3.2.2. Bedeli ödenerek "gizli bağış" şeklinde gerçekleştirilen işlemler hakkında ise anılan Yargıtay İçtihadı Birleştirme Kararının doğrudan bağlayıcı olma niteliği yoktur. Bunun yanı sıra; karara, yorum yoluyla gizli bağış iddialarına yönelik olarak uygulama olanağı sağlanamayacağı, Hukuk Genel Kurulunun 30.12.1992 tarihli 586/782; 21.09.1994 tarihli 248/538; 21.12.1994 tarihli 667/856; 11.10.1995 tarihli 1995/1-608 sayılı kararlarında belirtilmiş, Dairenin yargısal uygulaması bu doğrultuda kararlılık kazanmıştır. Ancak gizli bağış şeklinde gerçekleştirilen işlem bulunduğu iddiası bakımından şartların mevcut olması halinde tenkis incelemesi yapılabileceği kuşkusuzdur.
3.2.3. Tenkis (indirim) davası, mirasbırakanın saklı payları zedeleyen ölüme bağlı veya sağlar arası kazandırmaların (bağış) yasal sınıra çekilmesini amaçlayan, öncesine etkili, yenilik doğurucu (inşai) davalardandır. Tenkis davasının dinlenebilmesi için öncelikli koşul; mirasbırakanın ölüme bağlı veya sağlar arası bir kazandırma işlemi ile saklı pay sahiplerinin haklarını zedelemiş olmasıdır.

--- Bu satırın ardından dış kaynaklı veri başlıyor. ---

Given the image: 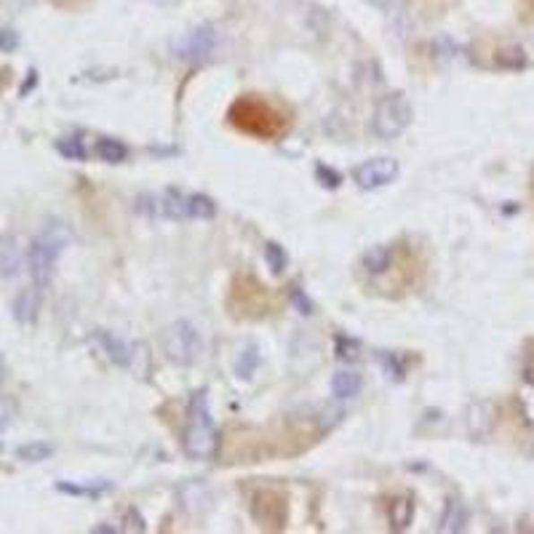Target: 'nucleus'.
<instances>
[{
	"instance_id": "nucleus-10",
	"label": "nucleus",
	"mask_w": 534,
	"mask_h": 534,
	"mask_svg": "<svg viewBox=\"0 0 534 534\" xmlns=\"http://www.w3.org/2000/svg\"><path fill=\"white\" fill-rule=\"evenodd\" d=\"M401 174L398 169V161L393 158H372L361 166H355L353 171V179L361 190H377V188H385L390 182H396Z\"/></svg>"
},
{
	"instance_id": "nucleus-20",
	"label": "nucleus",
	"mask_w": 534,
	"mask_h": 534,
	"mask_svg": "<svg viewBox=\"0 0 534 534\" xmlns=\"http://www.w3.org/2000/svg\"><path fill=\"white\" fill-rule=\"evenodd\" d=\"M57 489L65 492V495H89V497H97V495H105V492L112 489V481H92V484H67V481H59Z\"/></svg>"
},
{
	"instance_id": "nucleus-8",
	"label": "nucleus",
	"mask_w": 534,
	"mask_h": 534,
	"mask_svg": "<svg viewBox=\"0 0 534 534\" xmlns=\"http://www.w3.org/2000/svg\"><path fill=\"white\" fill-rule=\"evenodd\" d=\"M286 492L278 486H257L249 495V511L262 530L281 532L286 527Z\"/></svg>"
},
{
	"instance_id": "nucleus-12",
	"label": "nucleus",
	"mask_w": 534,
	"mask_h": 534,
	"mask_svg": "<svg viewBox=\"0 0 534 534\" xmlns=\"http://www.w3.org/2000/svg\"><path fill=\"white\" fill-rule=\"evenodd\" d=\"M94 342L102 347V353H105L107 358L112 363H118V366H128L131 358H134V347L128 342H123L118 334H109V331L100 328V331H94Z\"/></svg>"
},
{
	"instance_id": "nucleus-5",
	"label": "nucleus",
	"mask_w": 534,
	"mask_h": 534,
	"mask_svg": "<svg viewBox=\"0 0 534 534\" xmlns=\"http://www.w3.org/2000/svg\"><path fill=\"white\" fill-rule=\"evenodd\" d=\"M185 451L193 460H212L219 454V435L214 427V417L209 412L206 390L196 393L188 409V427H185Z\"/></svg>"
},
{
	"instance_id": "nucleus-19",
	"label": "nucleus",
	"mask_w": 534,
	"mask_h": 534,
	"mask_svg": "<svg viewBox=\"0 0 534 534\" xmlns=\"http://www.w3.org/2000/svg\"><path fill=\"white\" fill-rule=\"evenodd\" d=\"M57 153H59L62 158H67V161H86V158H89L86 142H83L78 134H73V136H62V139L57 142Z\"/></svg>"
},
{
	"instance_id": "nucleus-14",
	"label": "nucleus",
	"mask_w": 534,
	"mask_h": 534,
	"mask_svg": "<svg viewBox=\"0 0 534 534\" xmlns=\"http://www.w3.org/2000/svg\"><path fill=\"white\" fill-rule=\"evenodd\" d=\"M393 254H396L393 246H385V243L372 246V249L363 254V259H361L363 273H366L369 278H382V276L388 273L390 262H393Z\"/></svg>"
},
{
	"instance_id": "nucleus-16",
	"label": "nucleus",
	"mask_w": 534,
	"mask_h": 534,
	"mask_svg": "<svg viewBox=\"0 0 534 534\" xmlns=\"http://www.w3.org/2000/svg\"><path fill=\"white\" fill-rule=\"evenodd\" d=\"M388 519L393 524V530H407L415 519V503L409 497H396L388 505Z\"/></svg>"
},
{
	"instance_id": "nucleus-31",
	"label": "nucleus",
	"mask_w": 534,
	"mask_h": 534,
	"mask_svg": "<svg viewBox=\"0 0 534 534\" xmlns=\"http://www.w3.org/2000/svg\"><path fill=\"white\" fill-rule=\"evenodd\" d=\"M0 382H3V358H0Z\"/></svg>"
},
{
	"instance_id": "nucleus-27",
	"label": "nucleus",
	"mask_w": 534,
	"mask_h": 534,
	"mask_svg": "<svg viewBox=\"0 0 534 534\" xmlns=\"http://www.w3.org/2000/svg\"><path fill=\"white\" fill-rule=\"evenodd\" d=\"M8 423H11V407L0 398V433L8 427Z\"/></svg>"
},
{
	"instance_id": "nucleus-6",
	"label": "nucleus",
	"mask_w": 534,
	"mask_h": 534,
	"mask_svg": "<svg viewBox=\"0 0 534 534\" xmlns=\"http://www.w3.org/2000/svg\"><path fill=\"white\" fill-rule=\"evenodd\" d=\"M227 311L232 319L259 320L276 316L278 302L254 276H238L230 286Z\"/></svg>"
},
{
	"instance_id": "nucleus-29",
	"label": "nucleus",
	"mask_w": 534,
	"mask_h": 534,
	"mask_svg": "<svg viewBox=\"0 0 534 534\" xmlns=\"http://www.w3.org/2000/svg\"><path fill=\"white\" fill-rule=\"evenodd\" d=\"M51 5H59V8H75V5H81L83 0H48Z\"/></svg>"
},
{
	"instance_id": "nucleus-3",
	"label": "nucleus",
	"mask_w": 534,
	"mask_h": 534,
	"mask_svg": "<svg viewBox=\"0 0 534 534\" xmlns=\"http://www.w3.org/2000/svg\"><path fill=\"white\" fill-rule=\"evenodd\" d=\"M73 232L62 224V222H51L46 224L30 243L27 249V267H30V278L32 284L43 292L51 284L54 267L59 262V257L65 254V249L70 246Z\"/></svg>"
},
{
	"instance_id": "nucleus-13",
	"label": "nucleus",
	"mask_w": 534,
	"mask_h": 534,
	"mask_svg": "<svg viewBox=\"0 0 534 534\" xmlns=\"http://www.w3.org/2000/svg\"><path fill=\"white\" fill-rule=\"evenodd\" d=\"M40 294L43 292L35 284L30 289L19 292L16 300H13V305H11L13 319L19 320V323H35L38 320V311H40Z\"/></svg>"
},
{
	"instance_id": "nucleus-17",
	"label": "nucleus",
	"mask_w": 534,
	"mask_h": 534,
	"mask_svg": "<svg viewBox=\"0 0 534 534\" xmlns=\"http://www.w3.org/2000/svg\"><path fill=\"white\" fill-rule=\"evenodd\" d=\"M19 265H22V249L16 246V241L13 238L0 241V276L3 278L16 276Z\"/></svg>"
},
{
	"instance_id": "nucleus-24",
	"label": "nucleus",
	"mask_w": 534,
	"mask_h": 534,
	"mask_svg": "<svg viewBox=\"0 0 534 534\" xmlns=\"http://www.w3.org/2000/svg\"><path fill=\"white\" fill-rule=\"evenodd\" d=\"M265 257H267V265H270L273 273H281V270L286 267V254H284V249H278L276 243H267V246H265Z\"/></svg>"
},
{
	"instance_id": "nucleus-7",
	"label": "nucleus",
	"mask_w": 534,
	"mask_h": 534,
	"mask_svg": "<svg viewBox=\"0 0 534 534\" xmlns=\"http://www.w3.org/2000/svg\"><path fill=\"white\" fill-rule=\"evenodd\" d=\"M161 350L166 353L169 361L190 366L201 358L204 353V339L196 323L190 320H177L169 328H163L161 334Z\"/></svg>"
},
{
	"instance_id": "nucleus-2",
	"label": "nucleus",
	"mask_w": 534,
	"mask_h": 534,
	"mask_svg": "<svg viewBox=\"0 0 534 534\" xmlns=\"http://www.w3.org/2000/svg\"><path fill=\"white\" fill-rule=\"evenodd\" d=\"M227 120L235 131L257 136V139H267V142L284 139L292 128L289 115L259 94H246V97L235 100L230 105Z\"/></svg>"
},
{
	"instance_id": "nucleus-25",
	"label": "nucleus",
	"mask_w": 534,
	"mask_h": 534,
	"mask_svg": "<svg viewBox=\"0 0 534 534\" xmlns=\"http://www.w3.org/2000/svg\"><path fill=\"white\" fill-rule=\"evenodd\" d=\"M16 46H19V35L13 32V30H0V51L3 54H11V51H16Z\"/></svg>"
},
{
	"instance_id": "nucleus-30",
	"label": "nucleus",
	"mask_w": 534,
	"mask_h": 534,
	"mask_svg": "<svg viewBox=\"0 0 534 534\" xmlns=\"http://www.w3.org/2000/svg\"><path fill=\"white\" fill-rule=\"evenodd\" d=\"M32 86H35V70H30V81H27V83L22 86V94H27V92L32 89Z\"/></svg>"
},
{
	"instance_id": "nucleus-22",
	"label": "nucleus",
	"mask_w": 534,
	"mask_h": 534,
	"mask_svg": "<svg viewBox=\"0 0 534 534\" xmlns=\"http://www.w3.org/2000/svg\"><path fill=\"white\" fill-rule=\"evenodd\" d=\"M465 524V513H462V505L457 500H449L446 505V513L441 516V532H460Z\"/></svg>"
},
{
	"instance_id": "nucleus-4",
	"label": "nucleus",
	"mask_w": 534,
	"mask_h": 534,
	"mask_svg": "<svg viewBox=\"0 0 534 534\" xmlns=\"http://www.w3.org/2000/svg\"><path fill=\"white\" fill-rule=\"evenodd\" d=\"M136 209L150 216L163 219H212L216 214V204L206 196H190V193H158V196H142L136 201Z\"/></svg>"
},
{
	"instance_id": "nucleus-9",
	"label": "nucleus",
	"mask_w": 534,
	"mask_h": 534,
	"mask_svg": "<svg viewBox=\"0 0 534 534\" xmlns=\"http://www.w3.org/2000/svg\"><path fill=\"white\" fill-rule=\"evenodd\" d=\"M409 123H412V105L401 92H393V94L382 97L374 107L372 131L380 139H396L398 134L407 131Z\"/></svg>"
},
{
	"instance_id": "nucleus-15",
	"label": "nucleus",
	"mask_w": 534,
	"mask_h": 534,
	"mask_svg": "<svg viewBox=\"0 0 534 534\" xmlns=\"http://www.w3.org/2000/svg\"><path fill=\"white\" fill-rule=\"evenodd\" d=\"M361 388H363V380H361V374H355V372H339V374H334V380H331V396L339 398V401L355 398V396L361 393Z\"/></svg>"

Diğer taraftan; tenkis davalarında ileri sürülen iddia gizli bağış ( para bağışı ) niteliğinde ise, bir başka ifade ile mirasbırakan tarafından davalıya kayda dayalı bir devir yapılmamış ise, mirasbırakanın davalıya para bağışladığı gözetilerek, elden bağışlanan bu paranın mirasbırakanın ölüm tarihinde ulaşacağı miktarın denkleştirici adalet ilkesi uyarınca tespit edilmesi ve tespit edilen bu değer üzerinden tenkis hesabının yapılması gerekmektedir.
3.3. Değerlendirme
Dosya içeriğine, toplanan delillere, (III) no.lu bentte yer verilen İlk Derece Mahkemesi kararının gerekçesine, (IV./3.) no.lu bentte yer verilen Bölge Adliye Mahkemesi kararının gerekçesine göre, yazılı şekilde karar verilmesinde bir isabetsizlik bulunmamaktadır.
VI. SONUÇ
Açıklanan nedenlerle; asıl ve birleştirilen davalarda davacılar vekili ile asıl ve birleştirilen davalarda davalı vekilinin yerinde bulunmayan temyiz itirazlarının reddiyle usul ve yasaya uygun olan Bölge Adliye Mahkemesi kararının 6100 sayılı HMK'nın 370. maddesi uyarınca ONANMASINA, aşağıda yazılı 21,40 TL bakiye onama harcının asıl ve birleştirilen davalarda davacılardan, 10.058,55 TL bakiye onama harcının asıl ve birleştirilen davalarda davalıdan alınmasına 05/04/2022 tarihinde kesin olmak üzere oybirliğiyle karar verildi.